TASK BRIEF: Please write out the records below again, changing each "Time of clock at" to "Clock time at" and leaving everything else as it is. Omit the pictures from your answer.

** start DATA SUPPLIED **

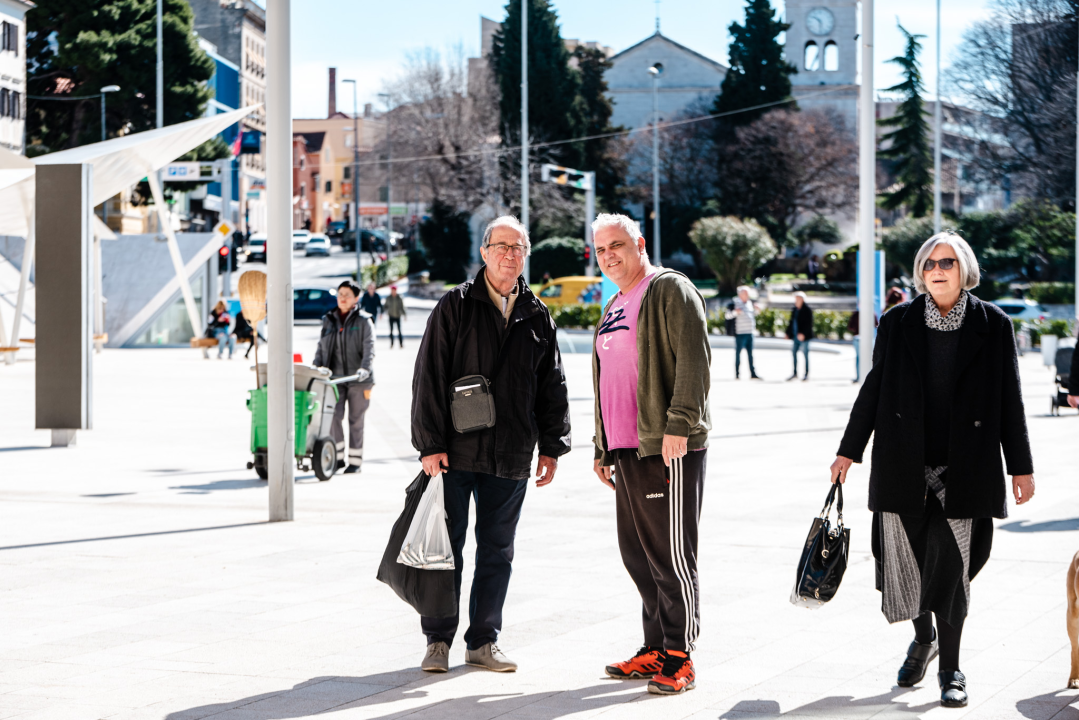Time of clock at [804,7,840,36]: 10:28
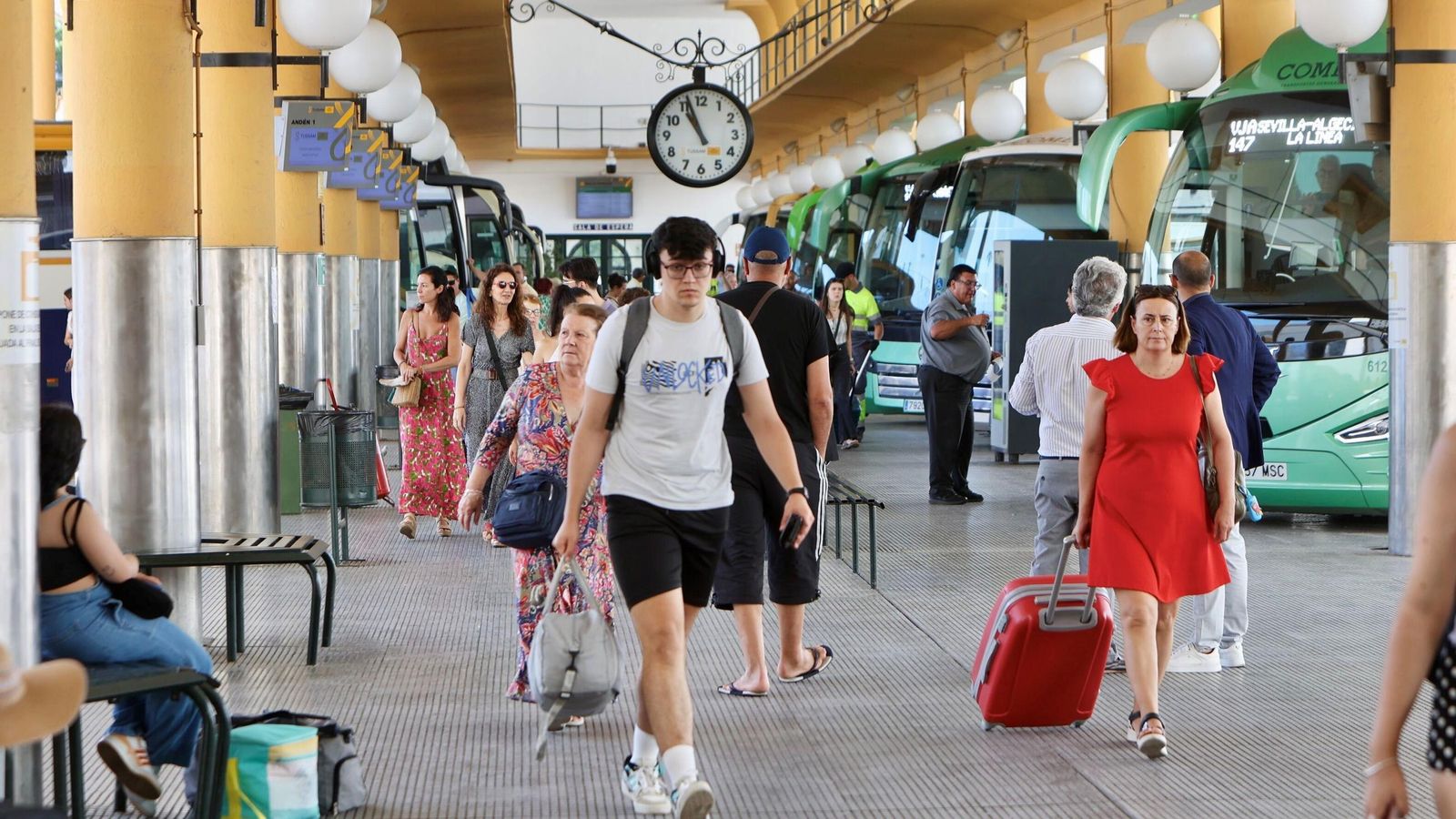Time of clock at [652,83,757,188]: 10:56
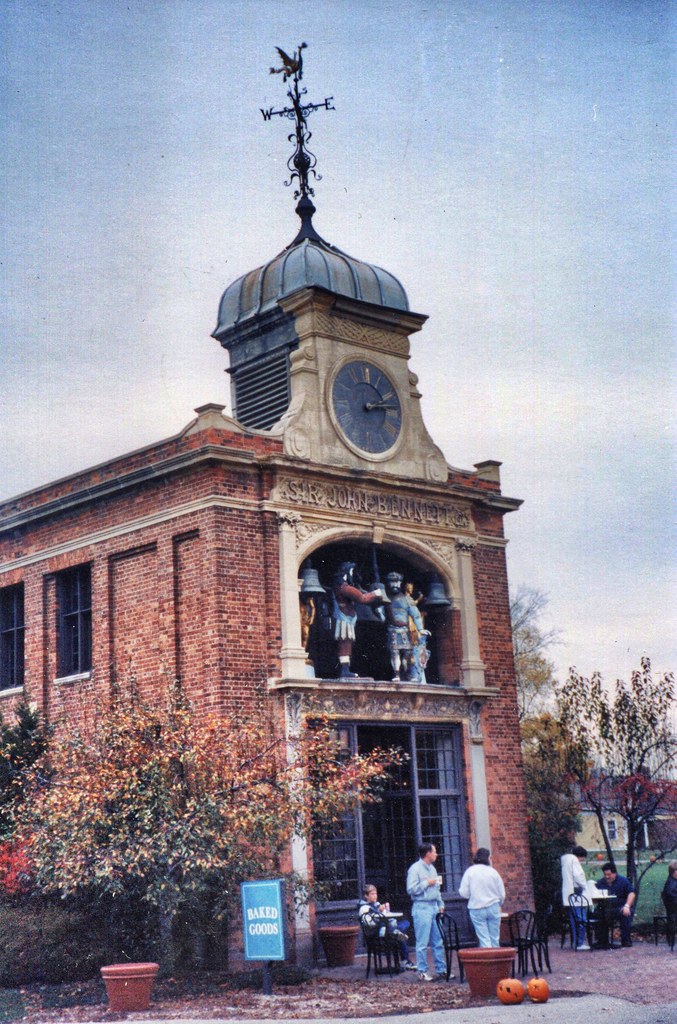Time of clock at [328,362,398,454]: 2:13
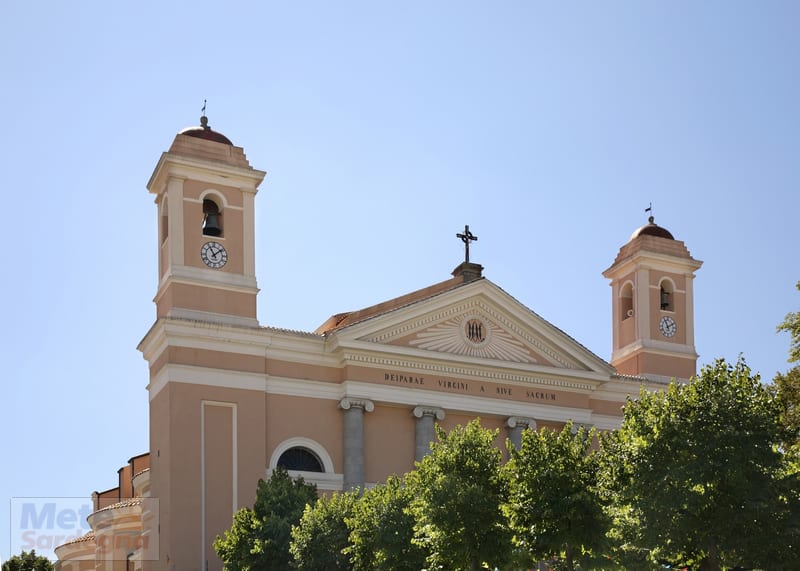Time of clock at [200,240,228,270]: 11:08
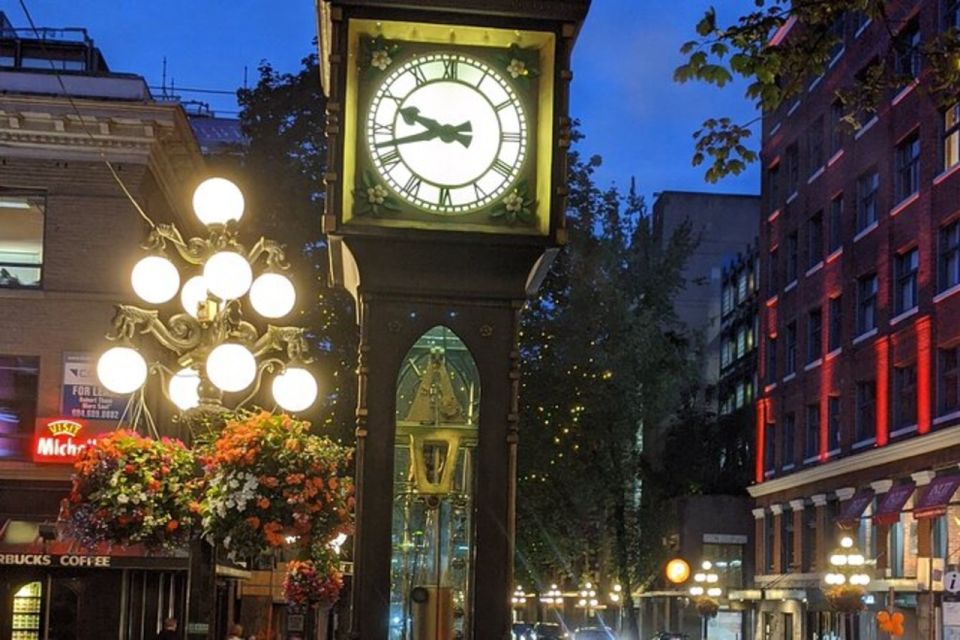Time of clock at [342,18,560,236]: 9:42
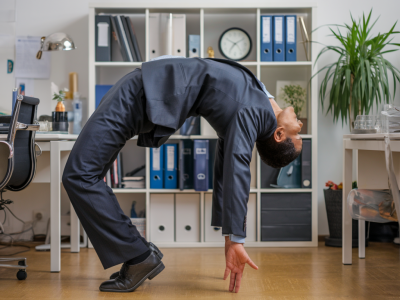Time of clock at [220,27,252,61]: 7:09
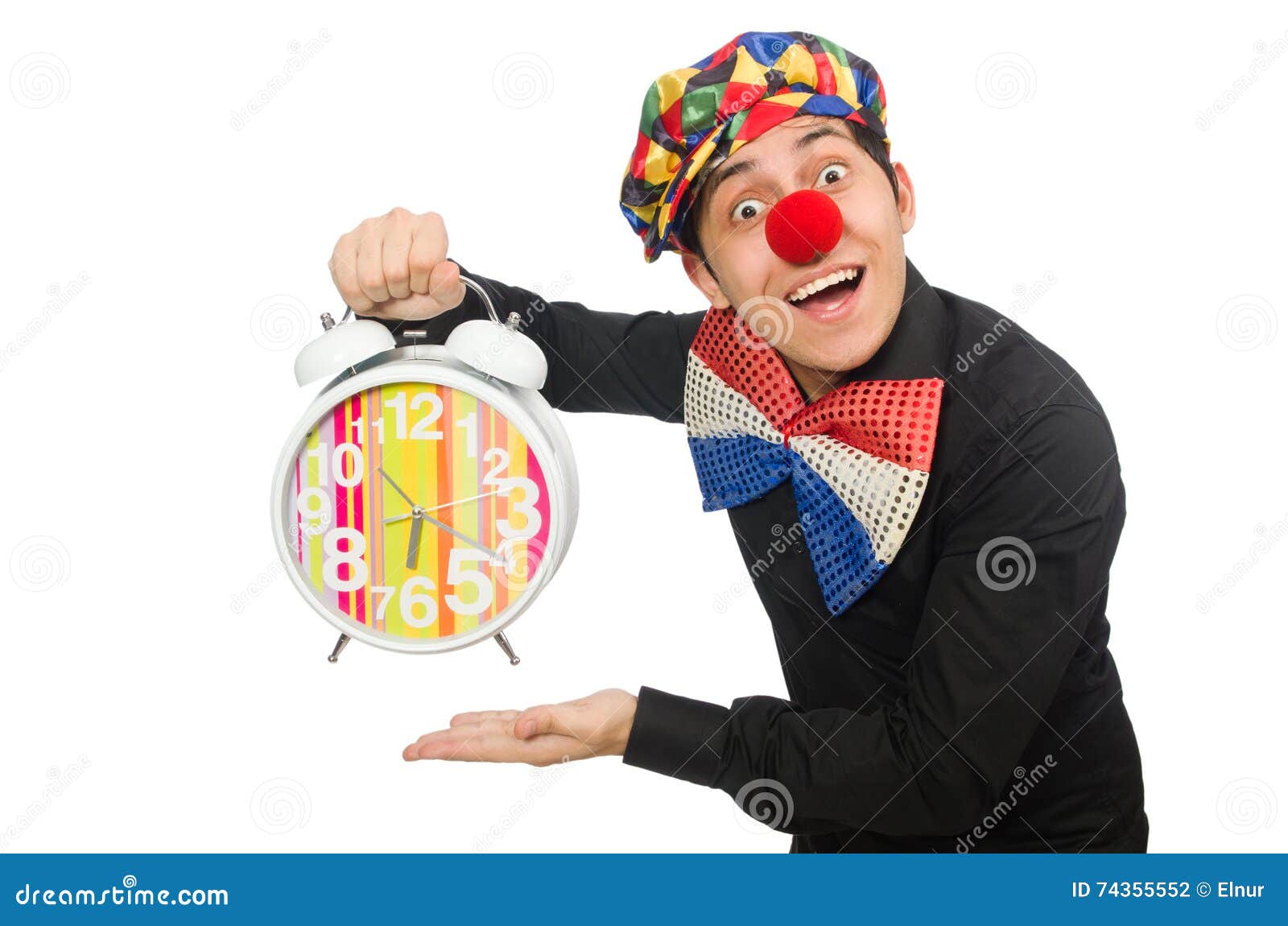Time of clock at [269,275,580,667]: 6:20
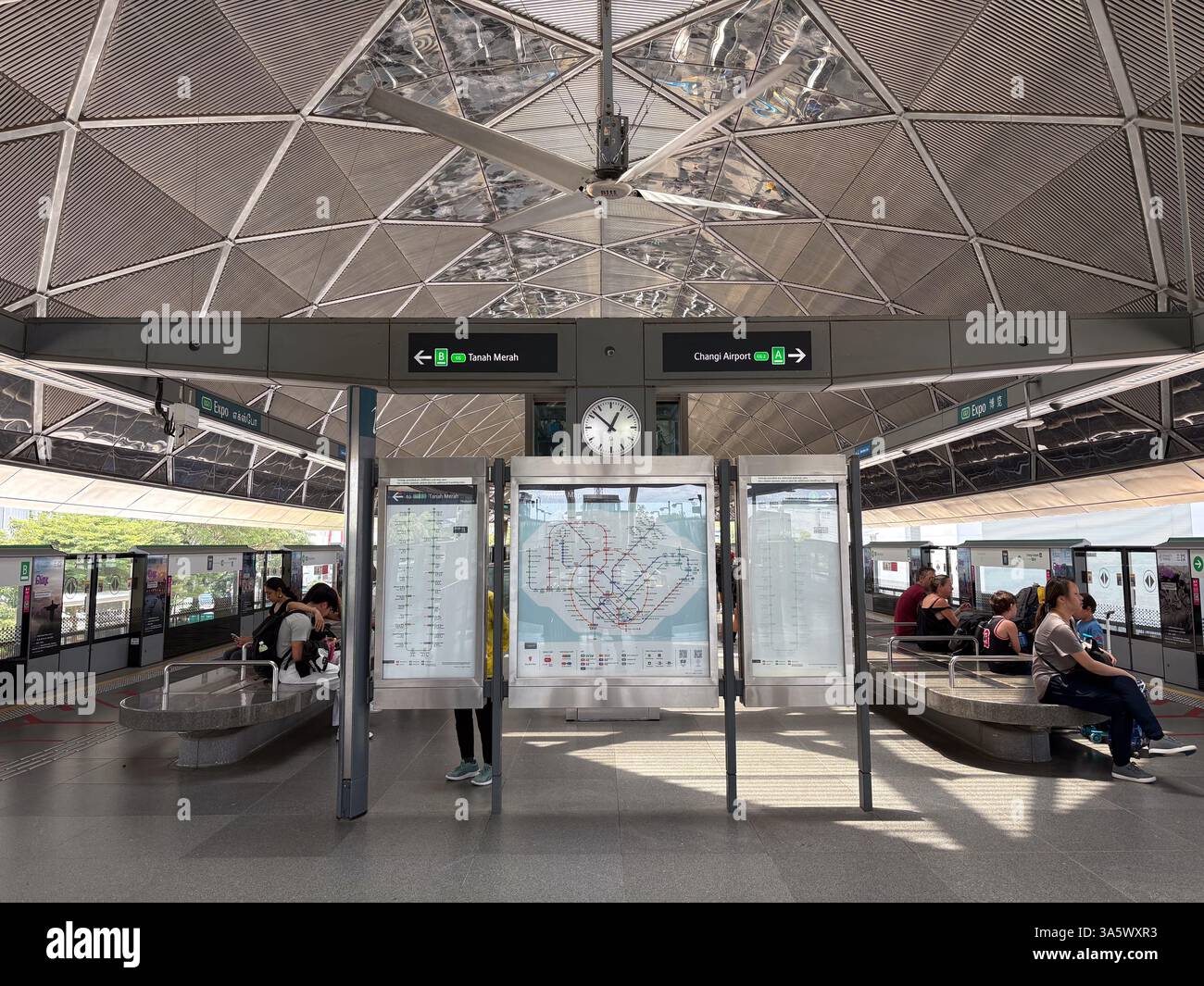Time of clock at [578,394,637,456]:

** end DATA SUPPLIED **

FINISHED ANSWER:
Clock time at [804,7,840,36]: 10:28
Clock time at [652,83,757,188]: 10:56
Clock time at [328,362,398,454]: 2:13
Clock time at [200,240,228,270]: 11:08
Clock time at [342,18,560,236]: 9:42
Clock time at [220,27,252,61]: 7:09
Clock time at [269,275,580,667]: 6:20
Clock time at [578,394,637,456]:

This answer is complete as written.